Where Can Americans Travel to This Summer?
The U.K. – comprised of England, Scotland, Wales, and Northern Ireland – has a mandatory 14-day self-isolation in place. Arriving travelers are asked to drive a private car to their destination if possible, and avoid public transport or taxis, shopping, and other public places. New arrivals will be required to provide UK officials with contact and travel information prior to arrival by completing the Public Health Locator Form.
The Bahamas opened its borders to all visitors July 1. All incoming travelers must present a negative COVID-19 swab test, with results no more than 10 days old (for those arriving after July 7, results can be no more than seven days old). They must also complete an electronic Health Visa prior to departure at travel.gov.bs where they will also upload test results.
The Caribbean island reopened a “coronavirus-resilient corridor,” stretching along the coast from Negril in the west to Port Antonio in the east, on June 15. Americans must get pre-approval in the form of a Travel Authorization document, which can be applied for online, prior to visiting. Additionally, Americans will have to undergo a coronavirus test upon arrival as the U.S. is considered “high risk.” If they test positive for the virus will be isolated in a public health facility for at least 14 days.
Beginning July 10, Americans can once again travel to the “Happy Island.” All visitors will be required to complete an online Embarkation/Disembarkation card process, as well as upload a negative PCR test 72 hours prior to travel, in order to be approved entry to Aruba. The government is also requiring that all visitors have mandatory insurance that helps protect visitors against incurred medical and non-medical expenses if testing positive for COVID-19 during their stay.
Private jets and yachts are already welcome in the Maldives, and commercial airlines are scheduled to resume from July 1. Resorts and hotels located at uninhabited islands will reopen on July 15, while guest houses and hotels located at inhabited islands will open August 1.
Sri Lanka will reopen to tourism from all nationalities on Aug. 1. Visitors will be required to provide proof of medical insurance, plan to stay at least five nights, and show a negative Covid-19 test taken less than 72 hours before departure. They will have to undergo a second test upon arrival.
Foreign travelers will be granted entry to Cambodia upon paying a $3,000 deposit to cover a mandatory COVID-19 test, hotel stays if a guest needs to be quarantined, and any necessary treatment fees. Those who test negative for the virus will only be charged the fees for the test and will be given back the remainder of their deposit.

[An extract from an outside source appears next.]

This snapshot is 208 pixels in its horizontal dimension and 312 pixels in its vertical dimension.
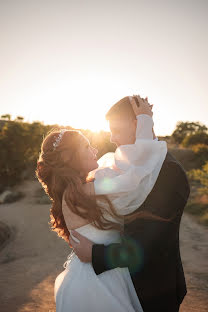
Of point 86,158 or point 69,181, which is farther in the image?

French Polynesia, which includes Tahiti, Mo’orea and Bora Bora, announced that tourists from all countries can arrive beginning July 15. Travelers will be required to have either a negative COVID-19 test 72 hours before departure or an “immunity certificate” that proves recovery from a previous infection.
While the U.S.-Mexico border remains closed until July 21, individual states have the autonomy to decide when they will reopen to tourists. Quintana Roo — home to popular vacation spots like Cancun, Playa del Carmen, Cozumel, and Tulum — has reopened this month and Los Cabos will follow in July. At airports, travelers will experience health screenings including temperature checks, and even thermographic cameras to detect fevers.
Puerto Rico announced formally reopen for in-bound tourism on July 15. Upon arrival at the San Juan Airport, arriving passengers will undergo free COVID-19 testing and a quick health check-up. The airport is also utilizing technology to automatically gauge incoming travelers' temperature.
Turks and Caicos
Turks and Caicos will begin welcoming international visitors starting on July 22. Private jet terminals will open on July 22 as well in conjunction with the reopening of Providenciales International Airport. The Grand Turk Cruise Center will remain closed until August 31.